Grevillea decurrens, also known as the clothes-peg tree, is a species of flowering plant in the family Proteaceae and is endemic to northern Australia. It is a shrub or tree with divided leaves, the lobes elliptic to egg-shaped with the narrower end towards the base, and conical groups of pink or cream-coloured flowers.

==Description==
Grevillea decurrens is a shrub or tree that typically grows to a height of 2–4 m. Its leaves are pinnatipartite with seven to thirteen elliptic to egg-shaped pliable lobes with the narrower end towards the base, 30–180 mm long and 10–40 mm wide. The flowers are arranged in groups with up to six conical to cylindrical branches, the flowers arranged on one side of a rachis 50–150 mm long and opening from the base, each flower on a pedicel 5–7 mm long. The flowers are pink or cream-coloured, sometimes with a pink tinge, the pistil 32–35 mm long and glabrous. Flowering occurs from November to March and the fruit is a more or less spherical follicle 24–33 mm in diameter.

==Taxonomy==
Grevillea decurrens was first formally described in 1917 by Alfred James Ewart in The Flora of the Northern Territory from specimens collected by Walter Scott Campbell in 1911. The specific epithet (decurrens) means "decurrent".

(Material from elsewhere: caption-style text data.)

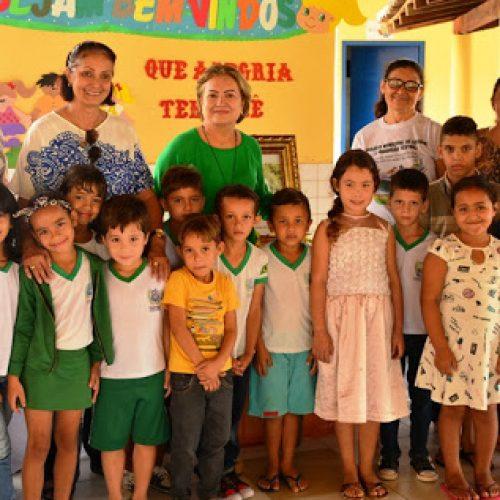 Em Fronteiras, prefeita entrega fardamento para alunos da escola modelo Conceição de Maria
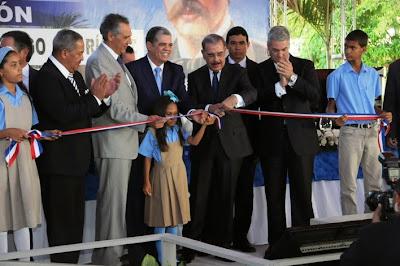 Resultado de imagen para inauguran 2 escuelas en santiago rodriguez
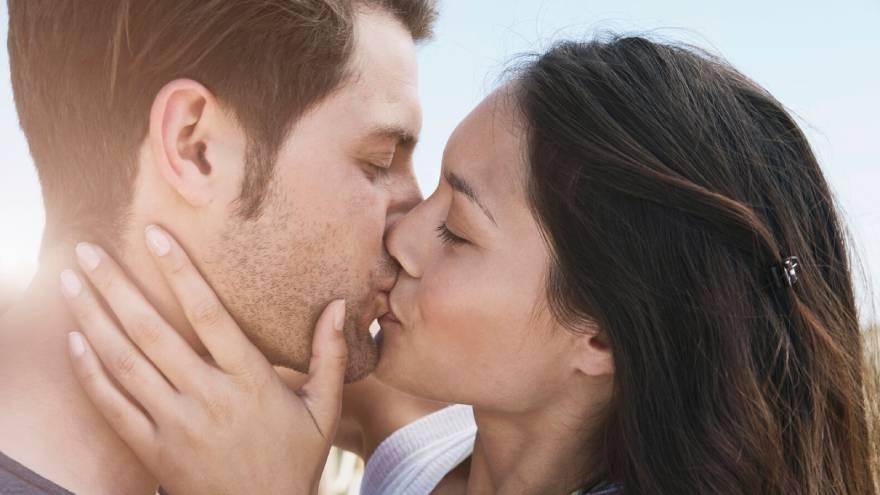 Los besos pueden transmitir los herpes labiales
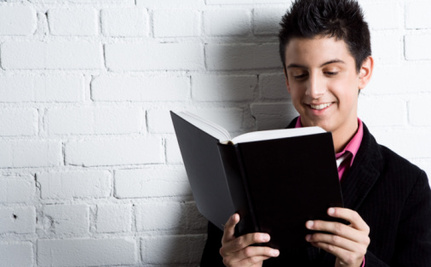 7 Ways to Encourage Young People to Read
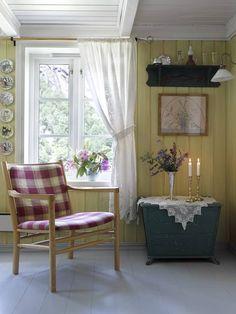 God og gammel: Stolen som tilhører sofagruppen har fått nytt liv med nytt trekk. Kisten ble opprinnelig brukt til oppbevaring av ved og koks | LEV LANDLIG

==Distribution and habitat==
This grevillea grows in open, tropical woodland in the Kimberley region of Western Australia and as far south as Derby, and from TimberCreek to Darwin including Melville Island and east to Arnhem Land in the Northern Territory.

==Conservation status==
Grevillea decurrens is listed as least concern on the IUCN Red List of Threatened Species, as it is widely distributed and does not face any major threats, either currently or in the near future.